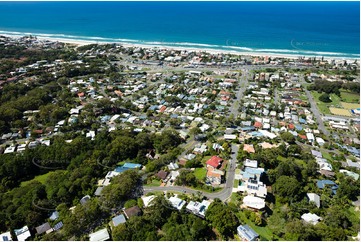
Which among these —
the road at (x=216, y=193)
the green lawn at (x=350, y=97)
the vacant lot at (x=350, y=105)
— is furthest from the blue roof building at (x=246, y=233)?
the green lawn at (x=350, y=97)

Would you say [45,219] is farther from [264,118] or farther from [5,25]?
[5,25]

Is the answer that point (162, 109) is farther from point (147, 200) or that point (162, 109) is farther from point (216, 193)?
point (147, 200)

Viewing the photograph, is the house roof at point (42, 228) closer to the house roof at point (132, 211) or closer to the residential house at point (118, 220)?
the residential house at point (118, 220)

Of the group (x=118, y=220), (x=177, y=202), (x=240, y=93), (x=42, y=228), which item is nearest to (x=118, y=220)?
(x=118, y=220)

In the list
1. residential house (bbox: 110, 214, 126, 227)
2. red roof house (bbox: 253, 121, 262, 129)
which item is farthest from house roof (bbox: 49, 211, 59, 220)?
red roof house (bbox: 253, 121, 262, 129)

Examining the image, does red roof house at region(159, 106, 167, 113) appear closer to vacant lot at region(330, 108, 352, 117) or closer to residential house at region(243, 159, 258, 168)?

--------

* [GOAL]: Return the lines of the entries from the one containing "Of the group" through the end of the entries, copied verbatim.

* [ANSWER BELOW]:
Of the group (x=118, y=220), (x=177, y=202), (x=240, y=93), (x=42, y=228), which item is nearest to (x=118, y=220)?
(x=118, y=220)

In the list
1. residential house (bbox: 110, 214, 126, 227)
2. red roof house (bbox: 253, 121, 262, 129)
which item is farthest from house roof (bbox: 49, 211, 59, 220)?
red roof house (bbox: 253, 121, 262, 129)

Examining the image, does red roof house at region(159, 106, 167, 113) appear closer to vacant lot at region(330, 108, 352, 117) or closer to residential house at region(243, 159, 258, 168)?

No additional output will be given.